> [Records of scene-based questions]:

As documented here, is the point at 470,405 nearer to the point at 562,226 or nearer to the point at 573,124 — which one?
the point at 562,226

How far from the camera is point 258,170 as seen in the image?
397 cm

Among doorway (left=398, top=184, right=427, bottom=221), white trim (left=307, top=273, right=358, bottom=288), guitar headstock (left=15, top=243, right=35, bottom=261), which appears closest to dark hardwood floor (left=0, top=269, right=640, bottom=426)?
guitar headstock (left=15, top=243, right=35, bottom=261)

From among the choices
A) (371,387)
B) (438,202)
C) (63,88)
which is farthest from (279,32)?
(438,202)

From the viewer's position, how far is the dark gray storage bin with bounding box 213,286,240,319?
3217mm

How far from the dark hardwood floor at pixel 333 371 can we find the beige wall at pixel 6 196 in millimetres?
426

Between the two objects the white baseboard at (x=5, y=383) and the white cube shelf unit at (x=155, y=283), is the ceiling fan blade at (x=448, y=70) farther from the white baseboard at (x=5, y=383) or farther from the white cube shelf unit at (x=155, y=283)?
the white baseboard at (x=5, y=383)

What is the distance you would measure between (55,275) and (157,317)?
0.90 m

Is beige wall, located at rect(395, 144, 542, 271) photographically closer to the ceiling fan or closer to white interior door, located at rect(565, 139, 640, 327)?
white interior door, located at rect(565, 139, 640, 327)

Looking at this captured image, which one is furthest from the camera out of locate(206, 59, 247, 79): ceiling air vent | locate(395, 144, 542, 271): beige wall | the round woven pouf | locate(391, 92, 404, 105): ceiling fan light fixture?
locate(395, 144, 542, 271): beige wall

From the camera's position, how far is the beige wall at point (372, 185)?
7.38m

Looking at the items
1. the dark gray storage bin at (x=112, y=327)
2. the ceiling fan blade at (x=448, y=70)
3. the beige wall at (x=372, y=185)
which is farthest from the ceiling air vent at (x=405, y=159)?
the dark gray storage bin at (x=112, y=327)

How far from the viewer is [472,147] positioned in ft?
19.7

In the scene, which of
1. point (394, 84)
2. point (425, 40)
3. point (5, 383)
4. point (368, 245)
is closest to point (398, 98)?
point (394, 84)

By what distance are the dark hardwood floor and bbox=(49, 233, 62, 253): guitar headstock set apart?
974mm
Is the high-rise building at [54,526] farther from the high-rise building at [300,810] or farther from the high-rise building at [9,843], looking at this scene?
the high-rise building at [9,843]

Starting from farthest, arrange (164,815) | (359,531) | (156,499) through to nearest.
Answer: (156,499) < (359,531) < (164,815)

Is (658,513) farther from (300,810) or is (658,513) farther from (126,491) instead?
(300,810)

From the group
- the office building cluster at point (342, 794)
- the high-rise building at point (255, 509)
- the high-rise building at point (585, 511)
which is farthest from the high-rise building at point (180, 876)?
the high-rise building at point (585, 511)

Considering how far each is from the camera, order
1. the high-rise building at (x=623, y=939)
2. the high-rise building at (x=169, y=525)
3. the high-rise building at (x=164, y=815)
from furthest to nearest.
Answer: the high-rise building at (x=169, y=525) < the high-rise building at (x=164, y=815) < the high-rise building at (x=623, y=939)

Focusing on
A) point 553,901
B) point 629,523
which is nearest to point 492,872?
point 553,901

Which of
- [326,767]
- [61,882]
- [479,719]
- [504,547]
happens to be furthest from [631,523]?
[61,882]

> [Goal]: Print the material once more, exactly.

> [Written answer]:
As documented here, is the point at 470,405 nearer to the point at 562,226 or nearer to the point at 573,124 — which one?
the point at 562,226

How far from the camera is point 258,170 as seen in the image?
397 cm

Among doorway (left=398, top=184, right=427, bottom=221), white trim (left=307, top=273, right=358, bottom=288), guitar headstock (left=15, top=243, right=35, bottom=261), which appears closest to dark hardwood floor (left=0, top=269, right=640, bottom=426)?
guitar headstock (left=15, top=243, right=35, bottom=261)

From among the choices
A) (371,387)
B) (438,202)
C) (63,88)
which is farthest from (279,32)?
(438,202)

From the viewer's position, how far is the dark gray storage bin with bounding box 213,286,240,319?
3217mm

How far from the dark hardwood floor at pixel 333 371 can we find the beige wall at pixel 6 196 in millimetres?
426

Between the two objects the white baseboard at (x=5, y=383) and the white cube shelf unit at (x=155, y=283), is the ceiling fan blade at (x=448, y=70) farther from the white baseboard at (x=5, y=383) or farther from the white cube shelf unit at (x=155, y=283)?
the white baseboard at (x=5, y=383)

What is the distance you would measure between (55,275) and (157,317)?
0.90 m

Is beige wall, located at rect(395, 144, 542, 271) photographically closer to the ceiling fan or closer to white interior door, located at rect(565, 139, 640, 327)?
white interior door, located at rect(565, 139, 640, 327)

Looking at this captured image, which one is furthest from the camera out of locate(206, 59, 247, 79): ceiling air vent | locate(395, 144, 542, 271): beige wall | the round woven pouf | locate(391, 92, 404, 105): ceiling fan light fixture?
locate(395, 144, 542, 271): beige wall

From the camera's position, how far is the beige wall at point (372, 185)?
7.38m

Looking at the items
1. the dark gray storage bin at (x=112, y=327)
2. the ceiling fan blade at (x=448, y=70)
3. the beige wall at (x=372, y=185)
which is farthest from the ceiling air vent at (x=405, y=159)?
the dark gray storage bin at (x=112, y=327)

How far from the viewer is [472,147] positioned in ft?
19.7

In the scene, which of
1. point (394, 84)
2. point (425, 40)
3. point (5, 383)
4. point (368, 245)
is closest to point (398, 98)?
point (394, 84)

By what distance are the dark hardwood floor and bbox=(49, 233, 62, 253): guitar headstock set apart?
974mm
Is the high-rise building at [54,526] farther from the high-rise building at [300,810] or farther from the high-rise building at [9,843], looking at this scene?
the high-rise building at [9,843]

Starting from farthest, arrange (164,815) | (359,531) | (156,499) through to nearest.
Answer: (156,499) < (359,531) < (164,815)

Is (658,513) farther from (300,810) or is (658,513) farther from (126,491) instead?
(300,810)

From the group
- the office building cluster at point (342, 794)
- the high-rise building at point (255, 509)
- the high-rise building at point (585, 511)
which is farthest from the high-rise building at point (180, 876)?
the high-rise building at point (585, 511)

Considering how far each is from the camera, order
1. the high-rise building at (x=623, y=939)
2. the high-rise building at (x=169, y=525)
3. the high-rise building at (x=164, y=815)
from furthest to nearest.
Answer: the high-rise building at (x=169, y=525) < the high-rise building at (x=164, y=815) < the high-rise building at (x=623, y=939)

Focusing on
A) point 553,901
B) point 629,523
which is nearest to point 492,872?
point 553,901

Which of
- [326,767]
- [61,882]
- [479,719]
- [504,547]
happens to be furthest from [631,523]?
[61,882]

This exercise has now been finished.